Excerpt.
#####

KPIs and Analytics7 minute read

Shipping Your Product in Iterations: A Guide to Hypothesis Testing

Glancing at the App Store on any phone will reveal that most installed apps have had updates released within the last week. Software products today are shipped in iterations to validate assumptions and hypotheses about what makes the product experience better for users.
Glancing at the App Store on any phone will reveal that most installed apps have had updates released within the last week. Software products today are shipped in iterations to validate assumptions and hypotheses about what makes the product experience better for users.

A look at the Play Store/App Store on any phone will reveal that most installed apps have had updates released within the last week. A website visit after a few weeks might show some changes in the layout, user experience, or copy.

Software products today are shipped in iterations to validate assumptions and hypotheses about what makes the product experience better for the users. At any given time, companies like (where I worked before) run hundreds of A/B tests on their sites for this very purpose.

For applications delivered over the internet, there is no need to decide on the look of a product 12-18 months in advance, and then build and eventually ship it. Instead, it is perfectly practical to release small changes that deliver value to users as they are being implemented, removing the need to make assumptions about user preferences and ideal solutions—for every assumption and hypothesis can be validated by designing a test to isolate the effect of each change.

In addition to delivering continuous value through improvements, this approach allows a product team to gather continuous feedback from users and then course-correct as needed. Creating and testing hypotheses every couple of weeks is a cheaper and easier way to build a course-correcting and iterative approach to creating product value.

What Is Hypothesis Testing?

While shipping a feature to users, it is imperative to validate assumptions about design and features in order to understand their impact in the real world.

This validation is traditionally done through product hypothesis testing, during which the experimenter outlines a hypothesis for a change and then defines success. For instance, if a data product manager at Amazon has a hypothesis that showing bigger product images will raise conversion rates, then success is defined by higher conversion rates.

#####

Provided data.
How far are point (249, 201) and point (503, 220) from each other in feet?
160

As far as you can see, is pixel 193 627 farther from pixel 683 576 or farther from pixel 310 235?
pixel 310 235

#####

Direction. Reproduce, word for word, the passage of the hypothesis-testing guide between "This validation is" and "higher conversion rates.", inclusive.

Task result.
This validation is traditionally done through product hypothesis testing, during which the experimenter outlines a hypothesis for a change and then defines success. For instance, if a data product manager at Amazon has a hypothesis that showing bigger product images will raise conversion rates, then success is defined by higher conversion rates.